Pour les ouvriers, nous constatons que le temps d’embauche est plus rapide. La période entre la publication de l’offre d’emploi et la signature du contrat ainsi que le démarrage effectif dure plus d’un mois dans moins de 20 % des cas seulement.

« Dans la pratique, nous remarquons deux gros obstacles qui entravent l’embauche selon le potentiel. D’une part, l’embauche d’après l’expérience offre plus de prise dans le processus de sélection et l’évaluation du potentiel reste encore souvent limitée à un ressenti. D’autre part, les embauches ont encore trop souvent lieu en dernière minute, de sorte que l’excuse du manque de temps pour former les collaborateurs est utilisée. Les employeurs oublient qu’il existe un lien entre le temps d’embauche et le temps de développement.
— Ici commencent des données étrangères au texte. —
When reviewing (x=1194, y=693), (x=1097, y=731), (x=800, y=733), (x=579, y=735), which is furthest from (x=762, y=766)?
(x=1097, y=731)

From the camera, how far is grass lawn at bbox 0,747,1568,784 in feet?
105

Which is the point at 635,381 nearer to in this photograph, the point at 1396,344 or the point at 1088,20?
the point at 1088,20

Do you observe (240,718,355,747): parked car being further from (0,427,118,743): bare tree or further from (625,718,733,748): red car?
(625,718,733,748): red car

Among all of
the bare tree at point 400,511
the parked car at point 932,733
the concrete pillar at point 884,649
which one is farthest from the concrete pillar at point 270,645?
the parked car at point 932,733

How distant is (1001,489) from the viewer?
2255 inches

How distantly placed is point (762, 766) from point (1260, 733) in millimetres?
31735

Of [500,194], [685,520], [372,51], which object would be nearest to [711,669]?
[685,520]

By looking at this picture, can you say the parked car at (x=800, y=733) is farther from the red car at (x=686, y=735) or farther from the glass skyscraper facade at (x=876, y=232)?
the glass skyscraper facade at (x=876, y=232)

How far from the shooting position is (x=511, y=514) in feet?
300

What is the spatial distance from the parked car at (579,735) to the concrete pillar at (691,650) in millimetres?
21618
Si un employeur opte pour une correspondance à 100 %, cela prolonge le temps d’embauche. Ce « temps d’attente » est synonyme de temps perdu, la formation d’une personne dotée de potentiel aurait déjà pu commencer. En fait, les employeurs devraient déduire le temps d’attente du temps de développement, de sorte qu’il devient immédiatement plus attrayant de former soi-même les collaborateurs. Cet argument joue également en la faveur de l’embauche en fonction du potentiel. »

Comment mieux évaluer le potentiel ?

Embaucher d’après le potentiel uniquement ne suffit pas. Il importe de dialoguer continuellement avec le collaborateur et de le soutenir dans son développement. Quelque six employeurs sur dix affirment mesurer le potentiel de leurs employés au moins une fois par an. Cinq sur dix le font à la même fréquence pour leurs ouvriers. Benoît Caufriez : « Nous ne pouvons qu’applaudir ces chiffres également. Cependant, il est possible d’améliorer la méthode de mesure du potentiel du travailleur qui est déjà en service. Aujourd’hui, les employeurs ont principalement recours au feed-back du dirigeant, ce qui revient donc à une seule source et subjective (peut-être inconsciemment). Il vaut mieux enrichir cela avec le feed-back du collaborateur même et de ses collègues, par exemple à l’aide d’un feed-back à 360 degrés, idéalement accompagné d’une mesure objective au moyen d’un outil étayé. »

 

Source: le panel d’ACERTA se compose de 676 membres soigneusement sélectionnés de petites, moyennes et grandes entreprises. L’enquête a été effectuée entre le 10 et le 25 septembre 2019. Les participants exercent les fonctions suivantes : CEO, directeur RH, HR business partner, manager RH ou responsable payroll.